> [Selection]
The likelihood of formation of carburettor ice depends principally upon the ambient humidity. A carburettor has the ability to reduce the temperature of the air induced through it by as much as 35 degrees C. If there is dampness in the air (i.e. it is humid) then in the temperatures found in the UK there is a strong possibility of the moisture in the air condensing on the interior of the carburettor and forming ice there, particularly on the butterfly valve. High humidity is a normal feature of the UK’s moist maritime climate and consequently a high incidence of carburettor icing is encountered in this country. Just below the cloud base, where much cross country flying takes place in the UK, the humidity is likely to be very high.

 

The subject of carburettor ice is hedged about with a great deal of uncertainty for GA pilots. The certification requirements for carburettor heat systems for single engined GA aircraft are limited, the principal requirement under JAR 23.1093 (a)(3)  being simply that at 60% maximum continuous power and in stated ambient conditions there is a heat rise of 56 degrees C (100 F).  The JARVLA requirements are even less prescriptive; more rigour would be desirable in arriving at the requirements that would best meet the needs of GA. A well known graph that shows the degrees of carburettor icing to be expected in differing temperatures and humidities is commonly encountered in discussions of carburettor icing. Its provenance is unknown although it is understood to have originated in Australia and was validated for the CAA by Loughborough University of Technology in 1996. There is uncertainty as to whether it applies to all engines and to all fuels.

> [Rows]

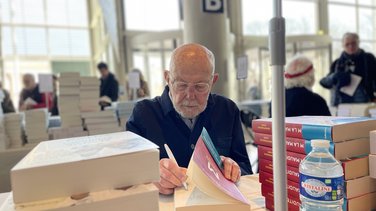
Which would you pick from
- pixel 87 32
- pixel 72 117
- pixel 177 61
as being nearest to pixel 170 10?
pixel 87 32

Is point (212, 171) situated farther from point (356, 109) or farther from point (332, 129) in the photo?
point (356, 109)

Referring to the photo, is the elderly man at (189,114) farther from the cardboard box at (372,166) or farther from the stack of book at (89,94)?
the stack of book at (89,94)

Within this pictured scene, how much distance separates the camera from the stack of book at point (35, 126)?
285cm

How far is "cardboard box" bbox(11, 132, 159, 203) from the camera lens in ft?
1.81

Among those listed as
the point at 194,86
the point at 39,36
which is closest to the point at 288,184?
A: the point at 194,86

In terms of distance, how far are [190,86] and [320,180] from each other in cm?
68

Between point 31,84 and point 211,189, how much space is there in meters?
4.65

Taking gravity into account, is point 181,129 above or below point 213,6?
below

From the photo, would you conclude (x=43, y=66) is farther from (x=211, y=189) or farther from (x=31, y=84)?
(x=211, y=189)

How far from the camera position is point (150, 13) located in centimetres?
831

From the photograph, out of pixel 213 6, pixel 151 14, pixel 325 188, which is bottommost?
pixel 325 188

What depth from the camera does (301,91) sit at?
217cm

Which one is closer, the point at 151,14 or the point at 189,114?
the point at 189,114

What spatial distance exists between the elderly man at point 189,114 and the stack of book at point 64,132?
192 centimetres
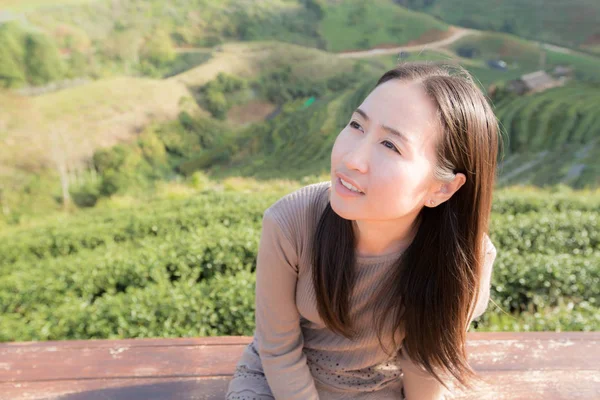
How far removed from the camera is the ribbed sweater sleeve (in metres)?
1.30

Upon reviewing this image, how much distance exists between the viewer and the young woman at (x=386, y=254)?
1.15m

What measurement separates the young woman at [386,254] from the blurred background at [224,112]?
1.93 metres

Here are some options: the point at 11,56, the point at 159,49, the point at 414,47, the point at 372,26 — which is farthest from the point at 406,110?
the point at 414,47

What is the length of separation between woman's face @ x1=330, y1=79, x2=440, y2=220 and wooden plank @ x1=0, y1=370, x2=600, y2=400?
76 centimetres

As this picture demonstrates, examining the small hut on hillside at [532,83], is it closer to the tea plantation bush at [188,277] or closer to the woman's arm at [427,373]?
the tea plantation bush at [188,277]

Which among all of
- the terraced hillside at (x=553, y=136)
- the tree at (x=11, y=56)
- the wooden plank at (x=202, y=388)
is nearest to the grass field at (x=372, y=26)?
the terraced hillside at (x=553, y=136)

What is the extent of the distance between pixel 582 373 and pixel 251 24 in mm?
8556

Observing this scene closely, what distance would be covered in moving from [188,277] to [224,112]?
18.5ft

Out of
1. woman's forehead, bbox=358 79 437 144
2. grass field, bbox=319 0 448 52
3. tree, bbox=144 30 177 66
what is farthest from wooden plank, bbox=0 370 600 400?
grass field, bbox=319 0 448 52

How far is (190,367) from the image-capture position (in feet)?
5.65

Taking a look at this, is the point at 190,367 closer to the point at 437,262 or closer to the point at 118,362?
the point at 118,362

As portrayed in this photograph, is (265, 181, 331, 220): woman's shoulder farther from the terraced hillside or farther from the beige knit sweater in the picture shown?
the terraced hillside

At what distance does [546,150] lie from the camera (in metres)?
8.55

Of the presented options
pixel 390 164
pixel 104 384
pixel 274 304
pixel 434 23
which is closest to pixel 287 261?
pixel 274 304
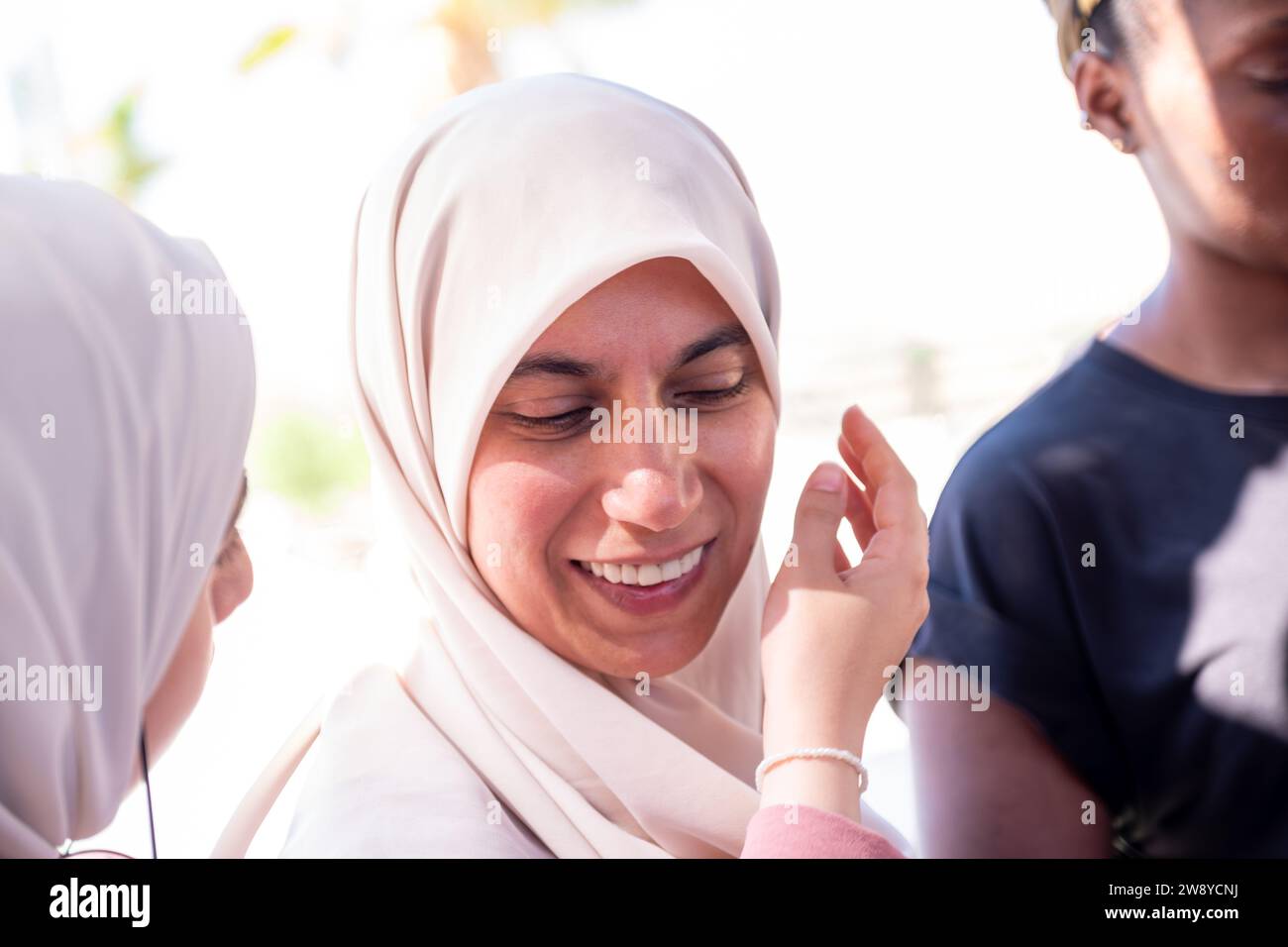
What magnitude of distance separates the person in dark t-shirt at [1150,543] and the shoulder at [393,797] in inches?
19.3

> [Your tasks]
A. According to the carburetor icing text, by how much can a carburetor lower the temperature of the air drawn through it?
B. List every temperature figure given in the carburetor icing text.
C. Do these statements agree with the carburetor icing text? Answer yes or no for each, and quote the words that decide it.
(i) The icing graph was validated by Loughborough University of Technology in 1996.
(ii) The JARVLA requirements are more prescriptive than the JAR 23 requirements.
(iii) Ice is especially likely to form on the butterfly valve.

> [Results by task]
A. By as much as 35 degrees C.

B.
35 degrees C
56 degrees C
100 F

C.
(i) Yes: "was validated for the CAA by Loughborough University of Technology in 1996"
(ii) No: "The JARVLA requirements are even less prescriptive"
(iii) Yes: "particularly on the butterfly valve"